■ **EXTRACTED TEXT**

[start]

Describe Your Data:
ggplot(data, aes(x=Value)) +
geom_histogram(color="darkblue", fill="lightblue", bins = 26) +
labs(title = "Distribution of the values of cargo", x = "Value", y = "Count") +
theme_light()
The graph shows, that most of the cargo is under 100 euros and the rest are under 500 euros with several exceptions of up to 2500 euros per cargo.
par(mfrow = c(1,3))
boxplot(data$LDM, main = "Distribution of LDM\nof the cargo", ylab = "LDM")
boxplot(data$Weight, main = "Distribution of Weight\nof the cargo", ylab = "Weight")
boxplot(data$Volume, main = "Distribution of Volume\nof the cargo", ylab = "Volume")
The tendency of the previous graph is visible here: due to most of the cargo being of low-value, their dimensionality attributes are low as well.
ggplot(data, aes(x=UnitTypeID, y=datecount, fill=UnitTypeID)) +
geom_bar(stat="identity") +
labs(title = "Number of different types of cargo",
x = "Unit type ID", y = "Count") +
theme_light()
The highest number of cargo belongs to the type EP(120x80x220) cargo, that corresponds to the unit type ID 33, with 25 cargo. The runner-up was the VNT type (unit type ID 47) with 17 cargo.
ggplot(data, aes(x=Terminal_s, y=datecount, fill = Terminal_s)) +
geom_bar(stat="identity") +
labs(title = "Number of cargo that was redirected to a terminal in the sender country",
x = "", y = "Count") +
theme_light()
From this graph we can see that 45 cargo were not redirected to a terminal, leaving 21 (total 66) that were redirected to a terminal in the country from which it was sent.
ggplot(data, aes(x=Terminal_r, y=datecount, fill = Terminal_r)) +
geom_bar(stat="identity") +
labs(title = "Number of cargo that was redirected to a terminal in the sender country",
x = "", y = "Count") +
theme_light()
From this graph we can see that 50 of cargo were not redirected to a terminal, leaving 16 that were redirected to a terminal in the country to which it was sent.
par(mfrow = c(1,2))
cdata <- data[-which(is.na(as.numeric(data$FirstDimension))),]
## Warning in which(is.na(as.numeric(data$FirstDimension))): NAs introduced by
## coercion
cdata$FirstDimension <- as.numeric(cdata$FirstDimension)
cdata$SecondDimension <- as.numeric(cdata$SecondDimension)
boxplot(cdata$FirstDimension, main = "Distribution of the\nFirstDimension of the cargo", ylab = "LDM")

[end]

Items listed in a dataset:
[start]

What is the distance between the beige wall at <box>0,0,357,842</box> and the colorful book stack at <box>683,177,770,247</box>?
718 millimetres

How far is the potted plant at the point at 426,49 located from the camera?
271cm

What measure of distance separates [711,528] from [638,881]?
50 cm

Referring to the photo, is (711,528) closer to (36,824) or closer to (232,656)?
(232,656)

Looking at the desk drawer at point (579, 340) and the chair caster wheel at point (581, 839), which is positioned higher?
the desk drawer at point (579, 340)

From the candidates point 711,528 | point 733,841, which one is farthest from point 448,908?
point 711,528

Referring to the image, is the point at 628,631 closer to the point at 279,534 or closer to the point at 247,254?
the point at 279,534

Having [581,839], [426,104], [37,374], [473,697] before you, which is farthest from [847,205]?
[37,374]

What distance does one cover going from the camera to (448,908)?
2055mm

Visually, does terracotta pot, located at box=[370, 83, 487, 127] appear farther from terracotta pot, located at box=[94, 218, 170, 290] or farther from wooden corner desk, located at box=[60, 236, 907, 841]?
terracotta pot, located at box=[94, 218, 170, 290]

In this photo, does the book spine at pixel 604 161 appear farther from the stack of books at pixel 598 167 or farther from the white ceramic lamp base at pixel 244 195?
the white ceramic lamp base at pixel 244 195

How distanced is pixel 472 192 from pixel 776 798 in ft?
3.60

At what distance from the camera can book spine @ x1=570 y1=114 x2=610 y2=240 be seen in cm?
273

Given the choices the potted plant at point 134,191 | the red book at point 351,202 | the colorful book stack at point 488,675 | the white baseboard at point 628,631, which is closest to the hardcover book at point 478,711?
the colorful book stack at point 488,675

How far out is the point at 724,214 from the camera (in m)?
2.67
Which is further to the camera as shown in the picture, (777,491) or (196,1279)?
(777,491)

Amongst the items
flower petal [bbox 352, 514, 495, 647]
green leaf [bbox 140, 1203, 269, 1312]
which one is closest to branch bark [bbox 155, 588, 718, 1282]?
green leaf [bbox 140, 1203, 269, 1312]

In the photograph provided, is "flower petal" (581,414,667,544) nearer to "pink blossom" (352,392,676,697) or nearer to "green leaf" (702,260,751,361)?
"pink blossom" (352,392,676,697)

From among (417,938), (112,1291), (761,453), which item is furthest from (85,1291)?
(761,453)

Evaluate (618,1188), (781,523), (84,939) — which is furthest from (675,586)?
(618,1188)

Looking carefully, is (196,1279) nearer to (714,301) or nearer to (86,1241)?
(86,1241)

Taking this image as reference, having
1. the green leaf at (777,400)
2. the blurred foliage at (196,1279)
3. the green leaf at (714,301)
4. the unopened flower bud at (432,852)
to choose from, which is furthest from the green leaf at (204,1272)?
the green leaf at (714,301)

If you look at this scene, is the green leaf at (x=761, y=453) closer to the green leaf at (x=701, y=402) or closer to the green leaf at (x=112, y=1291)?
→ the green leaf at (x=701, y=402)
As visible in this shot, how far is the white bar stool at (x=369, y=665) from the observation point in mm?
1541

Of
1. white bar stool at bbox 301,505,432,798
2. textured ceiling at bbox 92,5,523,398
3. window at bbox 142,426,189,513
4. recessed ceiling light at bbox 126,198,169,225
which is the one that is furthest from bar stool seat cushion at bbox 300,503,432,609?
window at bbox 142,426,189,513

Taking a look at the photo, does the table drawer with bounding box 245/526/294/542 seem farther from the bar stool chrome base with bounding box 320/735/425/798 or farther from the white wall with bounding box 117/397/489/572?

[end]

■ **EXERCISE BRIEF**
Decide whether each statement below agrees with the cargo data description above. Answer yes or no for each, and quote the words from the text that settle it.
1. Most of the cargo is valued under 100 euros.
2. The VNT type, unit type ID 47, has the highest number of cargo.
3. 45 cargo were not redirected to a terminal in the sender country.

■ **FULL SOLUTION**
1. Yes: "most of the cargo is under 100 euros"
2. No: "The runner-up was the VNT type (unit type ID 47) with 17 cargo."
3. Yes: "45 cargo were not redirected to a terminal"